Copy word for word the rows starting with the line that contains "the highest one?" and going on through the end of the rows. Leave out the pictures.

*** SUPPLIED MATERIAL

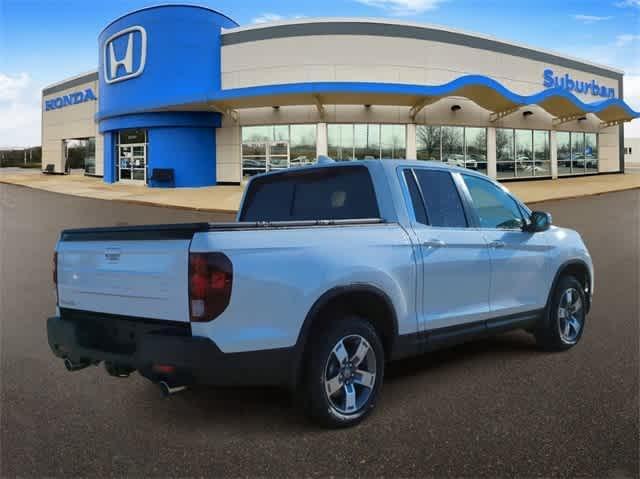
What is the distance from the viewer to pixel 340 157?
30422 millimetres

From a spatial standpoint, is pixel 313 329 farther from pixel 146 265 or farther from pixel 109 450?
pixel 109 450

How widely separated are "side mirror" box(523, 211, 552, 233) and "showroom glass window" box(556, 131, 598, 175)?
3642 cm

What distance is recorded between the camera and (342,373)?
386 cm

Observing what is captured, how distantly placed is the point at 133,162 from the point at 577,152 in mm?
29542

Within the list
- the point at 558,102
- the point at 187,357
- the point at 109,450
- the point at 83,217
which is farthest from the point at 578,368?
the point at 558,102

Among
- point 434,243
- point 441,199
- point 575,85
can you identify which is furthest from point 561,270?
point 575,85

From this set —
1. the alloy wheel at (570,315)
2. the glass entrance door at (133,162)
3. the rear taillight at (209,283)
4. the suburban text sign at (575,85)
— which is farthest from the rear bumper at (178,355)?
the suburban text sign at (575,85)

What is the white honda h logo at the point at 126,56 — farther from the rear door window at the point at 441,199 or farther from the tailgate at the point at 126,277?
the tailgate at the point at 126,277

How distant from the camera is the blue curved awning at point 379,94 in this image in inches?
1055

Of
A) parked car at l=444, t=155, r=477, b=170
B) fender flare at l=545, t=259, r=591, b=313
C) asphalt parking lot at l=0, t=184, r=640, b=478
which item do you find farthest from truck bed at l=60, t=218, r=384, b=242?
parked car at l=444, t=155, r=477, b=170

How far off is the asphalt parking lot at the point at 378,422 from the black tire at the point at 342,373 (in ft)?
0.37

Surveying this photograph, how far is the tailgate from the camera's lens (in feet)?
11.3

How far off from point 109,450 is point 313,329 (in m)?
1.41

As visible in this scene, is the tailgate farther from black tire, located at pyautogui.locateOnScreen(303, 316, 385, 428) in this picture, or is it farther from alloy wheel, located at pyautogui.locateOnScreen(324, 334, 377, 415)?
alloy wheel, located at pyautogui.locateOnScreen(324, 334, 377, 415)
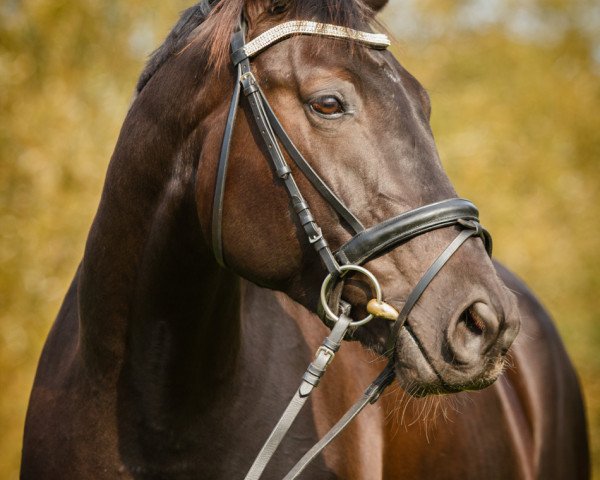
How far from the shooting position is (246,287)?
3152 millimetres

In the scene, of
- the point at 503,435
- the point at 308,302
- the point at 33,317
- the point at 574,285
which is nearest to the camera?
the point at 308,302

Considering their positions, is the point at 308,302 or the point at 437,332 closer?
the point at 437,332

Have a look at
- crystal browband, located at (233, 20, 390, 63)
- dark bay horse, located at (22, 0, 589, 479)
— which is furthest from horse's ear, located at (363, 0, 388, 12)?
crystal browband, located at (233, 20, 390, 63)

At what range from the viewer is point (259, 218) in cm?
245

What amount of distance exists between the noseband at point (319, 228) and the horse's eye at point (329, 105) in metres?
0.15

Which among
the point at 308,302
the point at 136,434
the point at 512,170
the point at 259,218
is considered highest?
the point at 512,170

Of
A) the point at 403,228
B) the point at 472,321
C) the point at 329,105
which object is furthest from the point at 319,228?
the point at 472,321

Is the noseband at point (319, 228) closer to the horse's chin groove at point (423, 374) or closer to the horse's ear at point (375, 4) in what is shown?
the horse's chin groove at point (423, 374)

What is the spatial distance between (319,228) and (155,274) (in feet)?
2.49

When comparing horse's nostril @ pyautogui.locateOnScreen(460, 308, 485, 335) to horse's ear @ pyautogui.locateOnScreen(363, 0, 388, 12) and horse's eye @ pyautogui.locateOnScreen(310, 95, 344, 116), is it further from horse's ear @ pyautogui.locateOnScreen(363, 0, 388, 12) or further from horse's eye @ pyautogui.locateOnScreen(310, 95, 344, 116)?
horse's ear @ pyautogui.locateOnScreen(363, 0, 388, 12)

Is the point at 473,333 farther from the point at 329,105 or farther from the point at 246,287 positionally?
the point at 246,287

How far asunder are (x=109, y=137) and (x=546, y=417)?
6031 mm

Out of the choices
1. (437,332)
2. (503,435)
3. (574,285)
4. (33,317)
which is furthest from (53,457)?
(574,285)

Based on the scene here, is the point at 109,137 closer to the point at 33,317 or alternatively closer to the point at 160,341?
the point at 33,317
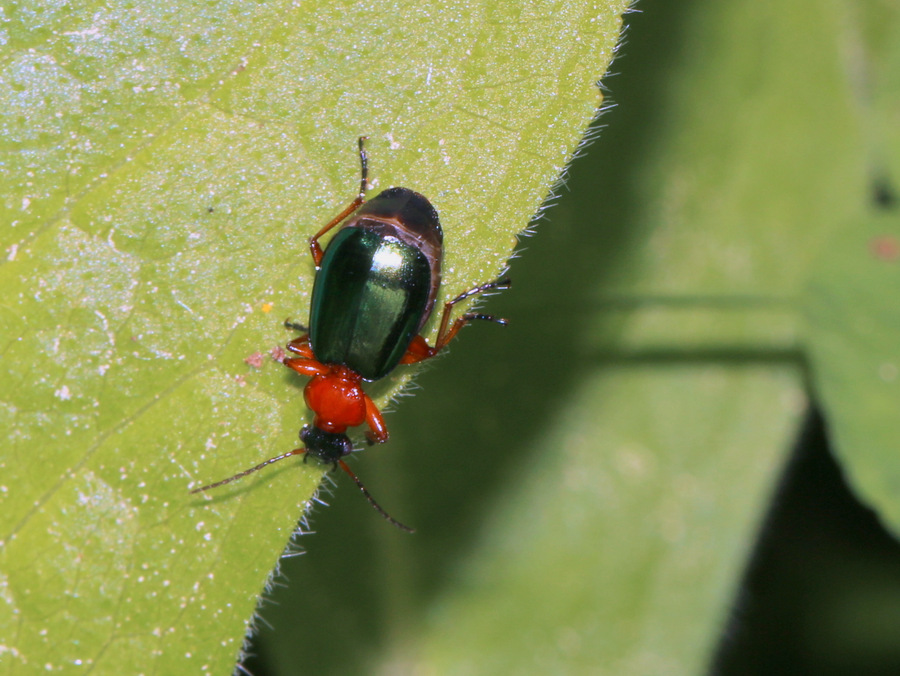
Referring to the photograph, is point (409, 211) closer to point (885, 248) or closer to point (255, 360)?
point (255, 360)

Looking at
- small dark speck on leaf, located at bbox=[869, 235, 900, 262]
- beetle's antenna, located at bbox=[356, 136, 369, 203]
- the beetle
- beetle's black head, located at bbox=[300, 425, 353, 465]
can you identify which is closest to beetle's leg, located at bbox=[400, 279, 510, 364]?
the beetle

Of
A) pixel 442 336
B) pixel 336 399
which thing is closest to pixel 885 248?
pixel 442 336

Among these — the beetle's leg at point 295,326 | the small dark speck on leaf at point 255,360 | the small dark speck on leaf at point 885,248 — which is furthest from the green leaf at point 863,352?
the small dark speck on leaf at point 255,360

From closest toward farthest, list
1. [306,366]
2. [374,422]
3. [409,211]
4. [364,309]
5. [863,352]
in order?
[409,211]
[306,366]
[364,309]
[374,422]
[863,352]

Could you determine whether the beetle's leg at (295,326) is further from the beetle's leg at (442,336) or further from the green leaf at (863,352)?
the green leaf at (863,352)

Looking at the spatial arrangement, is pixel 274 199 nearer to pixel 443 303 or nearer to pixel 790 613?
pixel 443 303

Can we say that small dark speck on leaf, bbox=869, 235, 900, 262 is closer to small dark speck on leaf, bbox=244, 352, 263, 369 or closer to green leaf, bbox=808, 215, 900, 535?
green leaf, bbox=808, 215, 900, 535
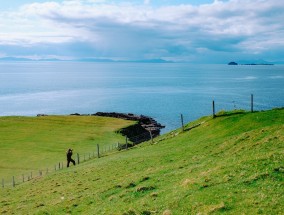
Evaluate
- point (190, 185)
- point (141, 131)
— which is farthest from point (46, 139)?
point (190, 185)

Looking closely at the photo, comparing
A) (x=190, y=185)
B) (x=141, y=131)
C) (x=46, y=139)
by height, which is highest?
(x=190, y=185)

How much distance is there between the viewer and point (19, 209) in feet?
90.4

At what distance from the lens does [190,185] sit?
19.1 m

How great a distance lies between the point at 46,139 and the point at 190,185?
6802 centimetres

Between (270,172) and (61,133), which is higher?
(270,172)

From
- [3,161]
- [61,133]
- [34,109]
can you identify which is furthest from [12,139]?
[34,109]

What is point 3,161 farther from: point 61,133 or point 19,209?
point 19,209

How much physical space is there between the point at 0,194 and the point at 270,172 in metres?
32.3

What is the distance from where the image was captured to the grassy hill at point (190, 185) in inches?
622

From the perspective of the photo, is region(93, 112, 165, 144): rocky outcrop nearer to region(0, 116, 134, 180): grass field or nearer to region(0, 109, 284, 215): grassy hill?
region(0, 116, 134, 180): grass field

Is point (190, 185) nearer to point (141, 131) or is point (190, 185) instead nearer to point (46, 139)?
point (46, 139)

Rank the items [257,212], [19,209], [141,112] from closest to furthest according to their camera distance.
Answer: [257,212] < [19,209] < [141,112]

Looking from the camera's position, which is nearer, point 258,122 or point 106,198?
point 106,198

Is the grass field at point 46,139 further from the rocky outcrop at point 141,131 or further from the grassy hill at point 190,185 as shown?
the grassy hill at point 190,185
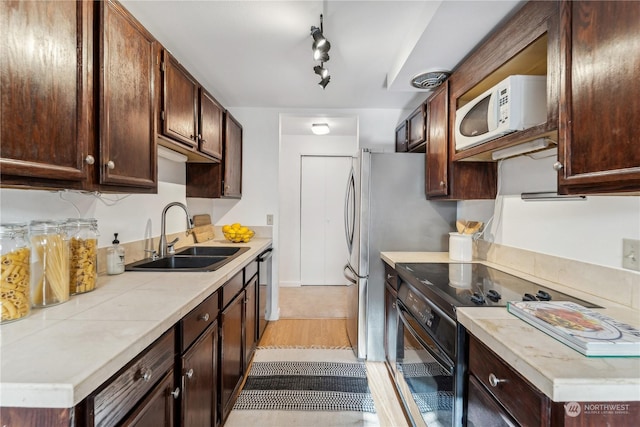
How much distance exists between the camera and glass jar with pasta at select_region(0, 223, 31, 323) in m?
0.82

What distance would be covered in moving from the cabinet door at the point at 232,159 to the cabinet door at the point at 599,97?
92.4 inches

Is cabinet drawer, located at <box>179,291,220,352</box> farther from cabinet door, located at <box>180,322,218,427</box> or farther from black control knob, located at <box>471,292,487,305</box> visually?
black control knob, located at <box>471,292,487,305</box>

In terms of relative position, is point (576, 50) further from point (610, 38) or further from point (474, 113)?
point (474, 113)

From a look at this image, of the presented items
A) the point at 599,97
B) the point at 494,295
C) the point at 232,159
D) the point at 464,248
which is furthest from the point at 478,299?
the point at 232,159

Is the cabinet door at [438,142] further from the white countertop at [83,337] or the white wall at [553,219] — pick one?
the white countertop at [83,337]

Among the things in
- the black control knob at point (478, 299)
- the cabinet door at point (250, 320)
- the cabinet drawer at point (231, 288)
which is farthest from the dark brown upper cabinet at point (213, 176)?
the black control knob at point (478, 299)

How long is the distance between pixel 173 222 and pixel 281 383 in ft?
5.05

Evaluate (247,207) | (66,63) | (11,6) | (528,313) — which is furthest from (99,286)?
(247,207)

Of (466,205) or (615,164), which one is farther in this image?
(466,205)

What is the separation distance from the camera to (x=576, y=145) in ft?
3.10

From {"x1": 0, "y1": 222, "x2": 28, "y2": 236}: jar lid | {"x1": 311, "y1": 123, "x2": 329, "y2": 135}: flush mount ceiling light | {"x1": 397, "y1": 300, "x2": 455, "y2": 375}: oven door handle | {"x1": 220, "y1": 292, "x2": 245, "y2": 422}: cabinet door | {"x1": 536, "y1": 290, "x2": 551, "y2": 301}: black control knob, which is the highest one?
{"x1": 311, "y1": 123, "x2": 329, "y2": 135}: flush mount ceiling light

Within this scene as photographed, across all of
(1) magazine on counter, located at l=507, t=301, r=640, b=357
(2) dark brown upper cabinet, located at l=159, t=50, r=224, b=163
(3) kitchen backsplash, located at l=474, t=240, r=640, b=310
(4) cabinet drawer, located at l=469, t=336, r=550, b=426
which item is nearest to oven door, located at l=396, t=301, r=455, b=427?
(4) cabinet drawer, located at l=469, t=336, r=550, b=426

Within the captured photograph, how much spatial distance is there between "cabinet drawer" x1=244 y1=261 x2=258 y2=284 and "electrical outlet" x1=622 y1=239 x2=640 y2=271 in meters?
1.95

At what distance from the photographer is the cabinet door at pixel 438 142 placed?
1.88 meters
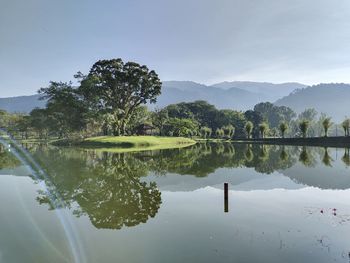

******

◆ RESULT FOR THIS EXERCISE ◆
From {"x1": 0, "y1": 222, "x2": 28, "y2": 236}: jar lid | {"x1": 311, "y1": 123, "x2": 329, "y2": 135}: flush mount ceiling light | {"x1": 397, "y1": 300, "x2": 455, "y2": 375}: oven door handle | {"x1": 220, "y1": 292, "x2": 245, "y2": 422}: cabinet door | {"x1": 536, "y1": 290, "x2": 551, "y2": 301}: black control knob, which is the highest one?
{"x1": 311, "y1": 123, "x2": 329, "y2": 135}: flush mount ceiling light

Within this scene as photographed, across all of
(1) magazine on counter, located at l=507, t=301, r=640, b=357
(2) dark brown upper cabinet, located at l=159, t=50, r=224, b=163
(3) kitchen backsplash, located at l=474, t=240, r=640, b=310
(4) cabinet drawer, located at l=469, t=336, r=550, b=426
which item is nearest to oven door, located at l=396, t=301, r=455, b=427?
(4) cabinet drawer, located at l=469, t=336, r=550, b=426

Within the captured photograph, how much spatial distance is there between "cabinet drawer" x1=244 y1=261 x2=258 y2=284 and "electrical outlet" x1=622 y1=239 x2=640 y2=271 in meters?
1.95

At what distance from the photographer is the cabinet door at pixel 438 142 placed?
1.88 meters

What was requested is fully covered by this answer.